(REQUIREMENTS): Copy out the lines of the material below from the line containing "What is the measured" through the end of the material, including both ends, and leave the pictures out of your answer.

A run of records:
....

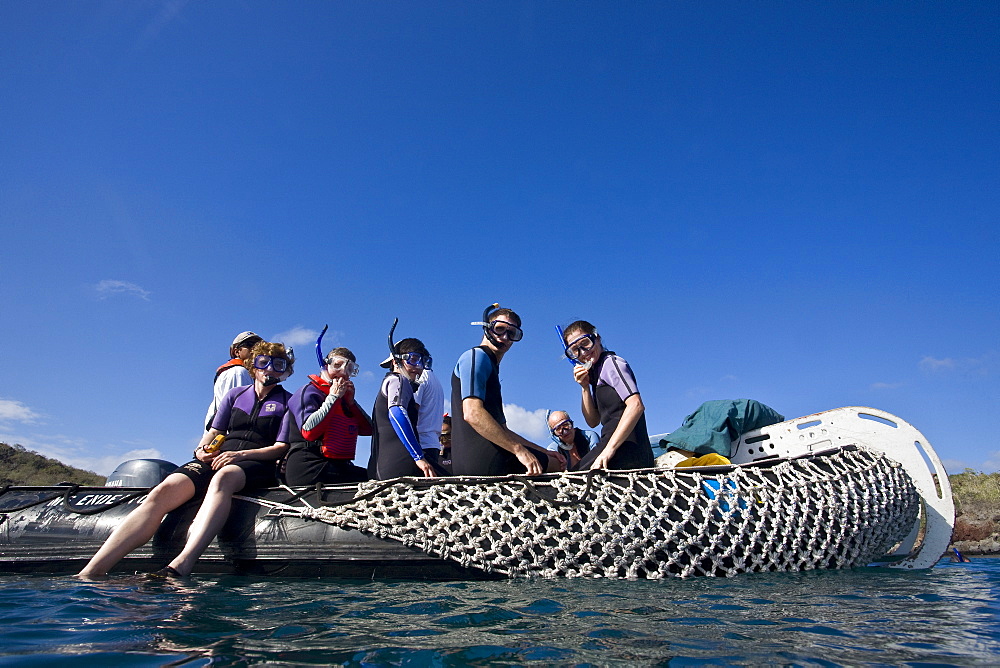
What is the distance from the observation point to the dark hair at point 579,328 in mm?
5414


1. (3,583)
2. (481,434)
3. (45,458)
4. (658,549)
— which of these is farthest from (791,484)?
(45,458)

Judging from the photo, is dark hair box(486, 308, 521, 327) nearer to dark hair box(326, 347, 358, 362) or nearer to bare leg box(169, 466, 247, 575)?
dark hair box(326, 347, 358, 362)

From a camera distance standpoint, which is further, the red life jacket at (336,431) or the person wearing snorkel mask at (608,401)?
the red life jacket at (336,431)

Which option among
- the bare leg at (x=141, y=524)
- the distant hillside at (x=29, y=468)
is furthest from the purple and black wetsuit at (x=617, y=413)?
the distant hillside at (x=29, y=468)

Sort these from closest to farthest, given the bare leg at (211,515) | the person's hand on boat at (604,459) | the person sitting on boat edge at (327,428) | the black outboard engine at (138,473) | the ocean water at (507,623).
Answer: the ocean water at (507,623) < the bare leg at (211,515) < the person's hand on boat at (604,459) < the person sitting on boat edge at (327,428) < the black outboard engine at (138,473)

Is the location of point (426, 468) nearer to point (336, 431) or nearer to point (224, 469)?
point (336, 431)

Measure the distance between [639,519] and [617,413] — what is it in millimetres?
1138

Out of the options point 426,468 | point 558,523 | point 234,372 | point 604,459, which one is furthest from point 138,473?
point 604,459

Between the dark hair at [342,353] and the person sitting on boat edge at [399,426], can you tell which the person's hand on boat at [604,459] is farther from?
the dark hair at [342,353]

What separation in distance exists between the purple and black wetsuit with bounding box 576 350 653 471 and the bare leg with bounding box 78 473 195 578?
3603mm

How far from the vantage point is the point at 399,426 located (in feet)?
17.4

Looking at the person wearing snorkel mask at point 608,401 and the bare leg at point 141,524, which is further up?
the person wearing snorkel mask at point 608,401

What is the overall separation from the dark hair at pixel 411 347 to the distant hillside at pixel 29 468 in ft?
71.4

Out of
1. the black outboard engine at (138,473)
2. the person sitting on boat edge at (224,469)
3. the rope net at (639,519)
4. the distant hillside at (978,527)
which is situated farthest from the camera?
the distant hillside at (978,527)
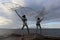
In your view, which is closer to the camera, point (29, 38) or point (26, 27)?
point (29, 38)

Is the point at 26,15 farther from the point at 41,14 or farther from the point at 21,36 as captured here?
the point at 21,36

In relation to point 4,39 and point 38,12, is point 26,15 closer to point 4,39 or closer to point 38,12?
point 38,12

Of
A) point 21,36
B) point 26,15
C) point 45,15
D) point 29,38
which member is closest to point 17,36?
point 21,36

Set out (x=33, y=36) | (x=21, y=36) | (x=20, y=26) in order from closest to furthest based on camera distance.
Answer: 1. (x=33, y=36)
2. (x=21, y=36)
3. (x=20, y=26)

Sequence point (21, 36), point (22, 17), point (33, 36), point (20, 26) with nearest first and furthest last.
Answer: point (33, 36) → point (21, 36) → point (22, 17) → point (20, 26)

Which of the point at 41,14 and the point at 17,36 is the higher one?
the point at 41,14

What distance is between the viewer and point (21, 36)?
867 centimetres

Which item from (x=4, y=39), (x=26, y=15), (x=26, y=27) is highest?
(x=26, y=15)

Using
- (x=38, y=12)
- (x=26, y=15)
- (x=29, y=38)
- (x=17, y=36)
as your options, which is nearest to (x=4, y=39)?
(x=17, y=36)

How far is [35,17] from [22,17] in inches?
34.2

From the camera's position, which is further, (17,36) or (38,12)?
(38,12)

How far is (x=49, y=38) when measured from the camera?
8352 millimetres

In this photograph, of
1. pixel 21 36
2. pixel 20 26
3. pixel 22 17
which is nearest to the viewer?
pixel 21 36

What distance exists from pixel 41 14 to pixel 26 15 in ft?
2.95
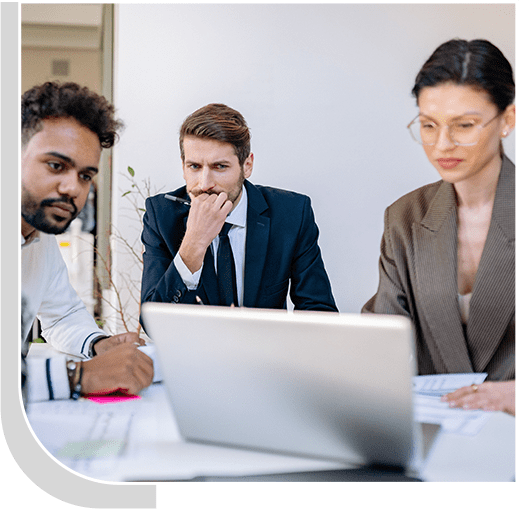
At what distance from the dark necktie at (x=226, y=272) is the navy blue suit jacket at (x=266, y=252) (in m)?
0.03

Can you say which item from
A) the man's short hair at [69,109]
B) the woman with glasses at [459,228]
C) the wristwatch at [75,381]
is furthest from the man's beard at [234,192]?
the wristwatch at [75,381]

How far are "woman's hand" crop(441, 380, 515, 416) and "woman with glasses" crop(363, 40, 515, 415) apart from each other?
0.29 metres

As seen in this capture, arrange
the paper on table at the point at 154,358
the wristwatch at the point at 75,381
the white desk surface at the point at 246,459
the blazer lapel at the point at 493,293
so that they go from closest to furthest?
the white desk surface at the point at 246,459
the wristwatch at the point at 75,381
the paper on table at the point at 154,358
the blazer lapel at the point at 493,293

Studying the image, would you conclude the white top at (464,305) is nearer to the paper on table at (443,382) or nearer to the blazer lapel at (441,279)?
the blazer lapel at (441,279)

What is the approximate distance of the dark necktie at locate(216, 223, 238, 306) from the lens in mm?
2217

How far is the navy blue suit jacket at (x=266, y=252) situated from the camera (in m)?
2.23

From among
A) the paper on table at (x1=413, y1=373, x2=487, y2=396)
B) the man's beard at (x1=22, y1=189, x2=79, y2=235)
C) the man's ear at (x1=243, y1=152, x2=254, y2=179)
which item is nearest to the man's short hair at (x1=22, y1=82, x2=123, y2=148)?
the man's beard at (x1=22, y1=189, x2=79, y2=235)

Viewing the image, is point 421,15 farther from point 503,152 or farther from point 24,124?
point 24,124

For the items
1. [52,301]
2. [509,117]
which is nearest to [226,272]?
[52,301]

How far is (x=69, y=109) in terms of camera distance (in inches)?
85.2

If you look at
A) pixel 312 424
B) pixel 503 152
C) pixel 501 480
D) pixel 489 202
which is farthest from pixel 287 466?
pixel 503 152

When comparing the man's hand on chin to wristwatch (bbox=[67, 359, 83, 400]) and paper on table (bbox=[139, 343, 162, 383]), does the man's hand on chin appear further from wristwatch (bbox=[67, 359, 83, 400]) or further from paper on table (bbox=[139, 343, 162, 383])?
wristwatch (bbox=[67, 359, 83, 400])

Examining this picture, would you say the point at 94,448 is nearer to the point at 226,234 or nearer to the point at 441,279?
the point at 226,234

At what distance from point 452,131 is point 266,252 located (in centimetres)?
82
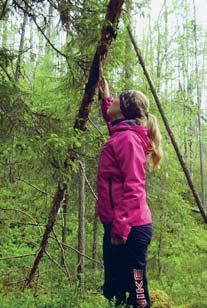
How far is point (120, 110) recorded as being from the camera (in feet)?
12.1

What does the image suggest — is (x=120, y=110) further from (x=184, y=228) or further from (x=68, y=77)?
(x=184, y=228)

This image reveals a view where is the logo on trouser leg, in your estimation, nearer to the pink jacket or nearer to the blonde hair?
the pink jacket

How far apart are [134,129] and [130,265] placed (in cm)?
102

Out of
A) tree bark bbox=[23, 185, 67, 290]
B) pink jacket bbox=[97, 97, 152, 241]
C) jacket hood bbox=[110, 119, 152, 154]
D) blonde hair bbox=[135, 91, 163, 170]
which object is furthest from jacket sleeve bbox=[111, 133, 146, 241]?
tree bark bbox=[23, 185, 67, 290]

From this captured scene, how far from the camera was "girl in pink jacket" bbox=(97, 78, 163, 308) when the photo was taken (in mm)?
3252

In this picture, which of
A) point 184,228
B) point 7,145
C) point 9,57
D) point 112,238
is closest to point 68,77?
point 9,57

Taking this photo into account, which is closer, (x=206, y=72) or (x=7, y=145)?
(x=7, y=145)

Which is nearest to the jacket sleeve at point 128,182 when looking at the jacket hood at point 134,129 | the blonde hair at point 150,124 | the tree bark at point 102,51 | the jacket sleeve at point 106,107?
the jacket hood at point 134,129

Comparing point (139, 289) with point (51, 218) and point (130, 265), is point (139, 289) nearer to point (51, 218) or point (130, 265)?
point (130, 265)

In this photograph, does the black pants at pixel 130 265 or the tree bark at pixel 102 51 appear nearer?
the black pants at pixel 130 265

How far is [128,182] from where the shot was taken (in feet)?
10.7

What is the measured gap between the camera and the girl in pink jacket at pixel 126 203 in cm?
325

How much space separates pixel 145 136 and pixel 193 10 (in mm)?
33210

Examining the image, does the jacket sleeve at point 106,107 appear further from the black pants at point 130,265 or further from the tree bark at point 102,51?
the black pants at point 130,265
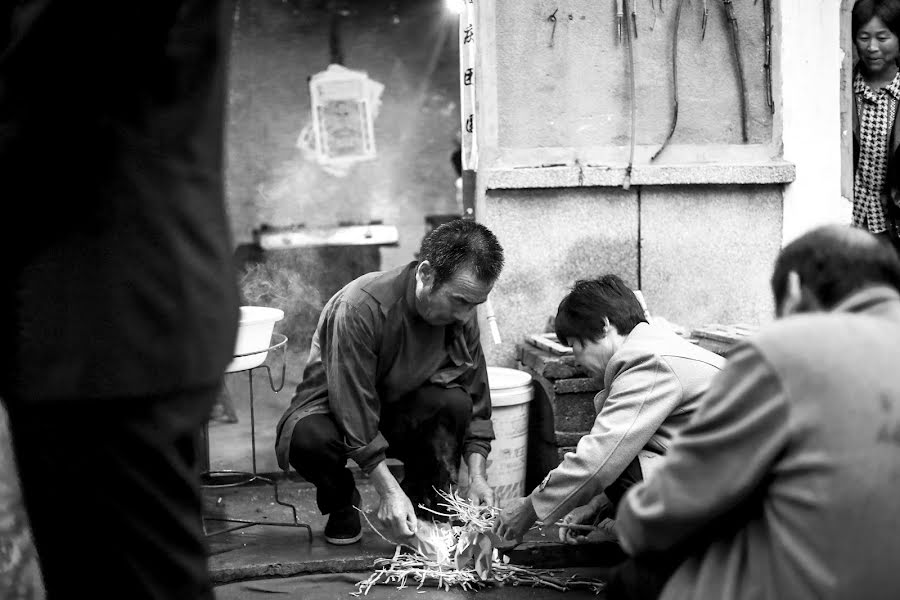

....

(TASK SOLUTION):
What is the measured gap between the camera and the girl in pink jacket at pixel 126 203 in cm?
325

How much space separates pixel 145 136 and pixel 193 10 (in mm)?
33210

Examining the image, does the jacket sleeve at point 106,107 appear further from the black pants at point 130,265 or further from the tree bark at point 102,51?
the black pants at point 130,265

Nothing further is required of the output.